Le terminus du bus se nomme « Orano ». À l’intérieur du véhicule ce jeudi 12 janvier, tous les passagers vont à l’usine de retraitement des déchets nucléaires du même nom située à la Hague en Normandie, ou bien en reviennent. « Moi j’y travaille avec Michel C. », dit un jeune homme en répondant aux questions d’un groupe de femmes qui occupe les sièges voisins. « Mais c’est mon frère ! s’exclame l’une de ses interlocutrices. Le monde est si petit ! » Surtout ici. Dans le Nord-Cotentin, une personne sur trois travaille dans le nucléaire. « Tout le monde a un copain ou un cousin dans le secteur », sourit un autre usager. Une pluie fine claque doucement sur les vitres, les plages normandes sont majestueuses, mais les regards et les pensées ne divaguent jamais très longtemps sur la ligne A qui relie Cherbourg et la Hague. Le bus approche du site Orano, et le paysage n’est déjà plus qu’une immense usine.

» Exercices
A. Relevez les noms géographiques (ville, région, territoires) cités dans le texte sur la ligne de bus vers l'usine Orano, sans compter le nom de l'usine.
B. Prolongez le texte sur la ligne de bus vers l'usine Orano à la suite de sa dernière phrase.

» Contenu du listing

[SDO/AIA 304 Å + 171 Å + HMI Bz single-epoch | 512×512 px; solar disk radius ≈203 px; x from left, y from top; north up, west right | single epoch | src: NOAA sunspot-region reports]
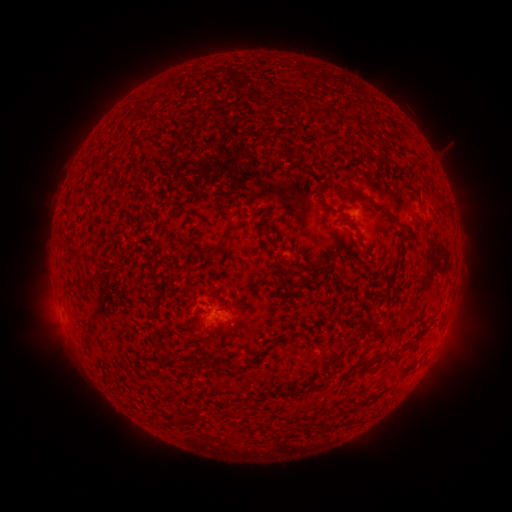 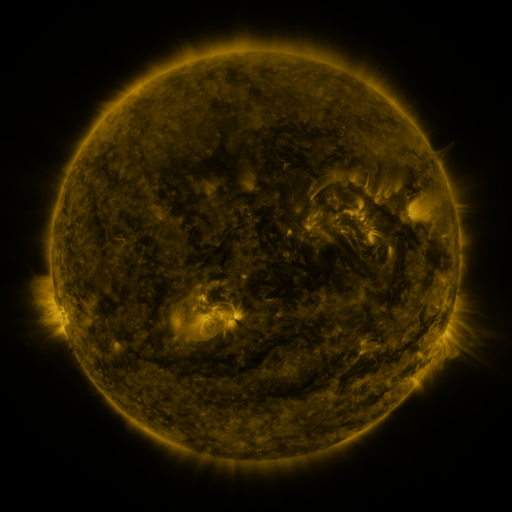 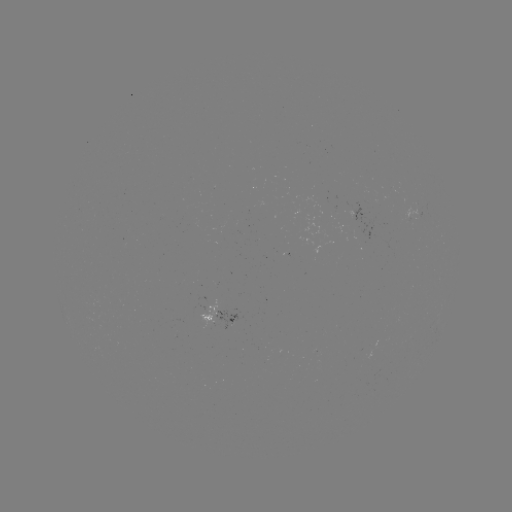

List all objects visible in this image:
spotted active region: (362, 215)
spotted active region: (221, 317)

» Corrigé
A. la Hague, Normandie, Nord-Cotentin, Cherbourg

B.
Orano la Hague s’étale sur près de 300 hectares, « une ville dans la ville » où débarquent chaque année 1 200 tonnes de déchets radioactifs en provenance des centrales d’EDF. 5 000 personnes viennent y travailler tous les jours. Dans un rayon de 20 kilomètres, on trouve aussi la centrale de Flamanville et l’arsenal nucléaire de Cherbourg. En élargissant le cercle : les centrales de Penly et de Paluel ou encore le centre de stockage des déchets radioactifs de la Manche. Si l’on tient compte du tissu des sous-traitants qu’il fait vivre, le nucléaire est le premier employeur et le premier contributeur économique de la région. L’ensemble fait aussi de la Normandie la région la plus nucléarisée au monde en proportion du nombre d’habitants. « Et ça ne va pas changer sauf si vous voulez vous éclairer à la bougie », prévient Michel, farouche défenseur de l’atome, comme bon nombre de ses concitoyens normands.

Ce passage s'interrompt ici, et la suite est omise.